Text:
--- START ---

Metabolic Health

The Link Between Insulin Resistance and Aging — and What You Can Do About It

6 minutes read

We all want to know the secret to eternal youth. Unfortunately, there’s no magic potion — but there are research-backed methods to help make the aging process more graceful. By focusing on reversing insulin resistance and balancing your glucose levels, you can buffer and potentially prevent the physical, mental, and clinical signs of aging. 

How aging changes our bodies

Over the past century, the lifespan for both men and women has increased substantially. The number of Americans over the age of 65 is projected to more than double over the next 40 years, rising from 40 million in 2010 to 89 million in 2050 [1]. Although people are living longer, they’re not in better health.

Aging comes with common physical changes, including gray hair and wrinkles, but many metabolic and hormonal changes aren’t as visible. 

1. Cardiovascular health

The most common change associated with aging involves the cardiovascular system [2]. Blood vessels and arteries begin to stiffen, causing your heart to work harder to pump blood. Due to the increased workload of your heart muscles, the risk of high blood pressure (i.e., hypertension) and other cardiovascular problems increases. 

2. Bone and muscle health

As early as your 40s and 50s, your bones may become weaker, less dense, and more brittle, which increases the risk of fractures [3]. You’re also at greater risk of age-related loss of skeletal muscle mass and strength, known as sarcopenia, which increases the risk of injury and can decrease mobility [4]. 

3. Digestive health

Your digestive system also slows down due to changes in your large intestine that can lead to constipation [2]. Constipation can also be caused by a lack of physical activity, dehydration, a diet low in fiber, medications like diuretics and iron supplements, and certain medical conditions such as diabetes. 

4. Menopause and andropause

Around age 40, you may begin to experience the physical and emotional symptoms of menopause and andropause (i.e., “male menopause”) [5, 6]. This change in hormonal health also contributes to the development of sarcopenia.

5. Insulin resistance

Along with the onset of these symptoms is an increased risk of developing insulin resistance and decreased insulin sensitivity. This increased risk of insulin resistance related to aging is independent of a metabolically healthy lifestyle. 

In other words — as you age, it’s more difficult for your body to regulate and prevent conditions like insulin resistance even if you’re doing all the “right” metabolically healthy things (i.e., prioritizing your nutrition, sleep, stress levels, and exercise). The good news is that there are ways to change this narrative. 

Cognitive health, insulin resistance, and blood glucose

Your brain health is affected by many age-related changes — including reduced blood sugar regulation and decreased insulin sensitivity [19]. In turn, this can lead to slowed brain function [7]. 

This is important since the number of people aged 65 and older with dementia is increasing [7]. Although the connection between cognitive decline and diabetes is still unclear, we know high blood sugar harms the brain.

When your blood sugar levels are high, your pancreas releases large amounts of insulin, which can cause your brain chemicals to become unbalanced and trigger cognitive decline [19].

--- END ---

Dataset entries:

--- START ---

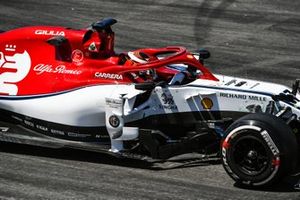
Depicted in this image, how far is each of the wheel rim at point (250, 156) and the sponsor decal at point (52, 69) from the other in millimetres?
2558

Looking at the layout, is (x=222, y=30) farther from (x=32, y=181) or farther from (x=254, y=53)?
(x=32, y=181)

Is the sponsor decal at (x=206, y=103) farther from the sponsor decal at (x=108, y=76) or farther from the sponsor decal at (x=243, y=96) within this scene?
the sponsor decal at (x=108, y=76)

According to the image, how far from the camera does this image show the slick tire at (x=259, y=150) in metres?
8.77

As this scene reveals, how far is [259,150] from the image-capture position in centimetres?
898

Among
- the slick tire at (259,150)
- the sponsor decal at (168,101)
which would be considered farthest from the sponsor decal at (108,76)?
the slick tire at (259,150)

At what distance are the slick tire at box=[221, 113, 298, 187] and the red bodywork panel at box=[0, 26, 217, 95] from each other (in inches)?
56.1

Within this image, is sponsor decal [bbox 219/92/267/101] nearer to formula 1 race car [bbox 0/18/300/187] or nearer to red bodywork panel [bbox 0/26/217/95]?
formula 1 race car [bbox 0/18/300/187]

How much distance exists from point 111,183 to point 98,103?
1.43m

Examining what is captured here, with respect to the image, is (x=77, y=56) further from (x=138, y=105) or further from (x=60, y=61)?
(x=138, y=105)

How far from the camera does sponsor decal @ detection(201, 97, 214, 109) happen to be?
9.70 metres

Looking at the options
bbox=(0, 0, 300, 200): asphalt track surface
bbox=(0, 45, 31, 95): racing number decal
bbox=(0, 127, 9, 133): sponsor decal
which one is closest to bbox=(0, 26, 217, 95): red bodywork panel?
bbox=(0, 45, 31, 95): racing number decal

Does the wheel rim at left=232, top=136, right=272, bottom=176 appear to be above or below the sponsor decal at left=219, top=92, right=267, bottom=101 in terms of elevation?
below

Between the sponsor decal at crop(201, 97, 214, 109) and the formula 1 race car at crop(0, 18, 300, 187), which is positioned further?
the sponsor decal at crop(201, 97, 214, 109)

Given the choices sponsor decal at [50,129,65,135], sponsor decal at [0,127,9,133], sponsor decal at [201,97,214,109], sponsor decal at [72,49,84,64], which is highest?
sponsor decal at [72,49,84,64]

--- END ---
--- START ---

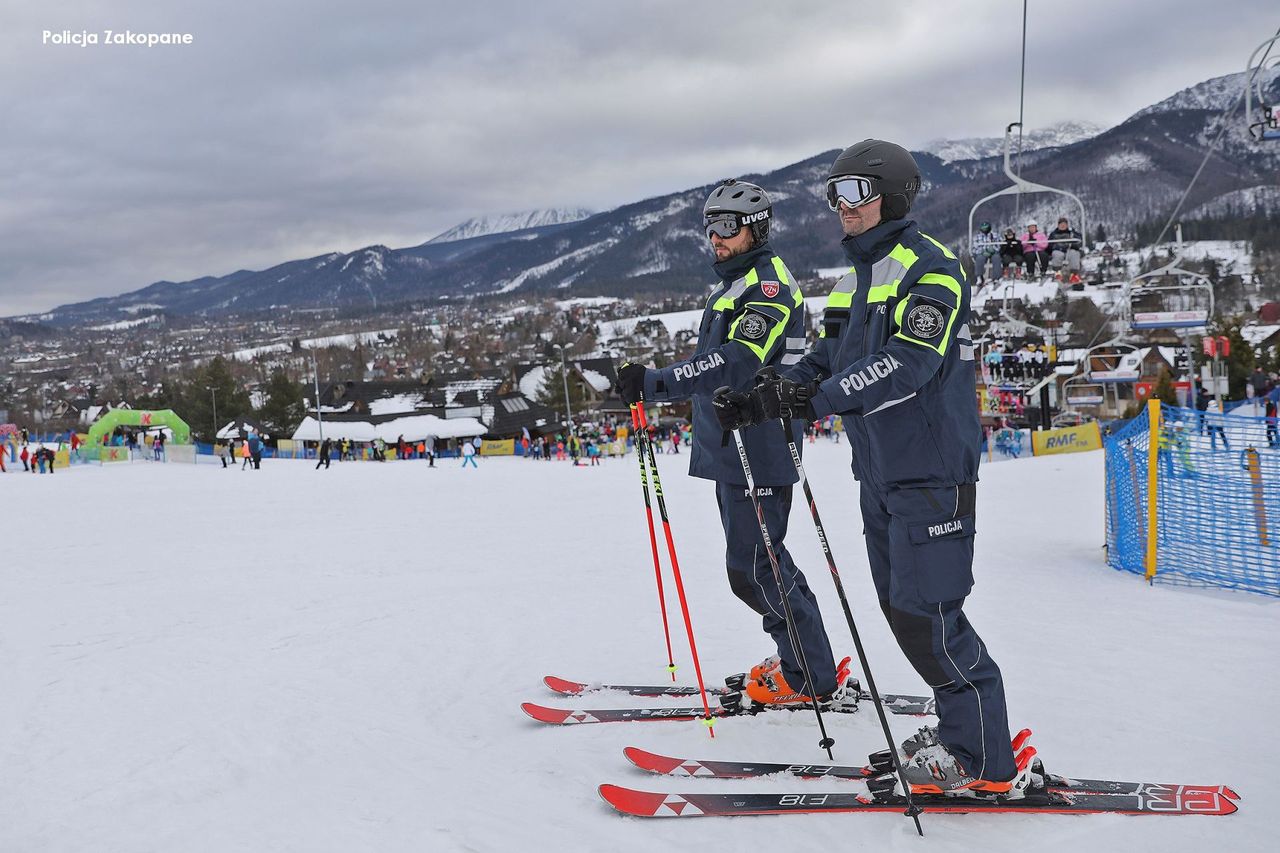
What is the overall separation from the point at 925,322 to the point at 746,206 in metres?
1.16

--- END ---
--- START ---

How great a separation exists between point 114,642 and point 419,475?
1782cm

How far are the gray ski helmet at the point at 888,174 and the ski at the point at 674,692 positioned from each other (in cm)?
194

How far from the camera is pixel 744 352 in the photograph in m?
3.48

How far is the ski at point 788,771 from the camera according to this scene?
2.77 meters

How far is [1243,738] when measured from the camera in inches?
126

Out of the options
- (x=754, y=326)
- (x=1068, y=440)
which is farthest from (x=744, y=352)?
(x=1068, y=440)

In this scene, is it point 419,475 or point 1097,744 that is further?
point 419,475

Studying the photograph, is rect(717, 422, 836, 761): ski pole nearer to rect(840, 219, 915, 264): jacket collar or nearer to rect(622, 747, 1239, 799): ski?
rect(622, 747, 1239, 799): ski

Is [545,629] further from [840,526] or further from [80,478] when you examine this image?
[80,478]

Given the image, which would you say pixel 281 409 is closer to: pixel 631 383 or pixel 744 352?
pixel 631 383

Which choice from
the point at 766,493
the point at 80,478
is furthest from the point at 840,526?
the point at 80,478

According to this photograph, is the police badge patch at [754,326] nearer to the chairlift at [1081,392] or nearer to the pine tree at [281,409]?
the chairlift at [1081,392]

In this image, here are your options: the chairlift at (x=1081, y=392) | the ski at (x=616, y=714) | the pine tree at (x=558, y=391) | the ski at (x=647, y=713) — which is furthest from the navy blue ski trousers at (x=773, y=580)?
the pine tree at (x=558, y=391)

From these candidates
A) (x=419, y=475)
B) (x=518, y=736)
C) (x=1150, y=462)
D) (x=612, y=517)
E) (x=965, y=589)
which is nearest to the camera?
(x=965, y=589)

--- END ---

Exercise instructions:
1) Answer each question from the article on insulin resistance and aging.
(a) How many Americans over the age of 65 are projected for 2050?
(b) What name does the article give to age-related loss of skeletal muscle mass and strength?
(c) Around what age may the symptoms of menopause and andropause begin?
2) List every numbered heading under which the article on insulin resistance and aging describes an age-related change.
3) Pick up the article on insulin resistance and aging after its last sentence and keep writing.

Answers for this exercise:
1)
(a) 89 million.
(b) Sarcopenia.
(c) Around age 40.

2)
1. Cardiovascular health
2. Bone and muscle health
3. Digestive health
4. Menopause and andropause
5. Insulin resistance

3)
On top of that, sustained high blood sugar can damage blood vessels and cells in the brain and harm brain health. One study showed that hyperglycemia (i.e., high blood glucose) was associated with slowing all cognitive performance tests and increased mental subtraction errors for both Type 1 and Type 2 diabetic subjects [7]. 

This means that higher blood sugar is associated with slowed brain function, which can lead to premature decline over time.

Menopause, andropause, and insulin resistance

Menopause is the age-related decline in female hormones that results in losing a menstrual period [8]. This typically occurs at the age of 51 and is characterized by hot flashes, irregular menstrual periods, moodiness and irritability, and difficulty sleeping. 

The hormones estrogen and progesterone affect how cells respond to insulin [9]. After menopause, hormonal changes can trigger blood sugar level fluctuations. If left uncontrolled, high blood sugar levels can increase your risk of diabetes. 

Menopause can also trigger body composition changes, impacting fat distribution and central obesity. For women with and without diabetes, this can lead to insulin resistance, which keeps your glucose levels high and makes it more difficult to lose weight [10].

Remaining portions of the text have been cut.